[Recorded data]
※
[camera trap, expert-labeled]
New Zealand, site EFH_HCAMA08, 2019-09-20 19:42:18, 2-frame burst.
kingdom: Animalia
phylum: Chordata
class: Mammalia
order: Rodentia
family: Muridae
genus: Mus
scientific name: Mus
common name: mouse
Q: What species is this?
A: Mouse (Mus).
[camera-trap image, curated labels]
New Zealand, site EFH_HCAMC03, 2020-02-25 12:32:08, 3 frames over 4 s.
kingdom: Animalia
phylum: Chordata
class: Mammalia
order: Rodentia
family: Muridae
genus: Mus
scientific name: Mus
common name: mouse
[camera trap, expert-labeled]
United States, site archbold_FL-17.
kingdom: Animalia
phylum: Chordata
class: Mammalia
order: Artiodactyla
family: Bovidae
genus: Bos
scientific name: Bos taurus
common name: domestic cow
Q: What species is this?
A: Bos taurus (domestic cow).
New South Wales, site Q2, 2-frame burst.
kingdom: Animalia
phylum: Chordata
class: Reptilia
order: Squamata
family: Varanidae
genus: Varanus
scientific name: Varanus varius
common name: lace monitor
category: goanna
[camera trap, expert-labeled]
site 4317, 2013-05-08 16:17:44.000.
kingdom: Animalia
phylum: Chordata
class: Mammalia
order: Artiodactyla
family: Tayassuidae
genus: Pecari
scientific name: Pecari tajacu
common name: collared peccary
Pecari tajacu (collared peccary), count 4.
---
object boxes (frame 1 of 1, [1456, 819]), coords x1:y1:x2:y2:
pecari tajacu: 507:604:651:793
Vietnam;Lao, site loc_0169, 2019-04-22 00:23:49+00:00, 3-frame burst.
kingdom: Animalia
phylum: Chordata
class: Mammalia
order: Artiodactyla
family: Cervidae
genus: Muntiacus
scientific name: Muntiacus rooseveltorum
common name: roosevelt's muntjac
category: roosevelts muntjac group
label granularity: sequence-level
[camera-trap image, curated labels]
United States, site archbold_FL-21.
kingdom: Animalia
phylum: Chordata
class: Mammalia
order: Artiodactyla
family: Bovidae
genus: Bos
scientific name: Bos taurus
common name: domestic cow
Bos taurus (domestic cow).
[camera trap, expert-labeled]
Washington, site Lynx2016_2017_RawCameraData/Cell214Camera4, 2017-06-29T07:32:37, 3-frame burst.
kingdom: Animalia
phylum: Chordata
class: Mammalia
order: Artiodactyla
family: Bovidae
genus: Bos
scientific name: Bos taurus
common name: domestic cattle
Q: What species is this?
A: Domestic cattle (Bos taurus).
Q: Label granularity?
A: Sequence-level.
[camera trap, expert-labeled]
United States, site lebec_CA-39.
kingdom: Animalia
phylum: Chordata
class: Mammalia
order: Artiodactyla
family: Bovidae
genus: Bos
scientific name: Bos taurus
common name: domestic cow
※
DIRECTIONS FOR THIS TASK: Repeat the lines from the first one in the records through the line containing "category: goanna", exactly as written, and nothing else.

WRITTEN SOLUTION:
[camera trap, expert-labeled]
New Zealand, site EFH_HCAMA08, 2019-09-20 19:42:18, 2-frame burst.
kingdom: Animalia
phylum: Chordata
class: Mammalia
order: Rodentia
family: Muridae
genus: Mus
scientific name: Mus
common name: mouse
Q: What species is this?
A: Mouse (Mus).
[camera-trap image, curated labels]
New Zealand, site EFH_HCAMC03, 2020-02-25 12:32:08, 3 frames over 4 s.
kingdom: Animalia
phylum: Chordata
class: Mammalia
order: Rodentia
family: Muridae
genus: Mus
scientific name: Mus
common name: mouse
[camera trap, expert-labeled]
United States, site archbold_FL-17.
kingdom: Animalia
phylum: Chordata
class: Mammalia
order: Artiodactyla
family: Bovidae
genus: Bos
scientific name: Bos taurus
common name: domestic cow
Q: What species is this?
A: Bos taurus (domestic cow).
New South Wales, site Q2, 2-frame burst.
kingdom: Animalia
phylum: Chordata
class: Reptilia
order: Squamata
family: Varanidae
genus: Varanus
scientific name: Varanus varius
common name: lace monitor
category: goanna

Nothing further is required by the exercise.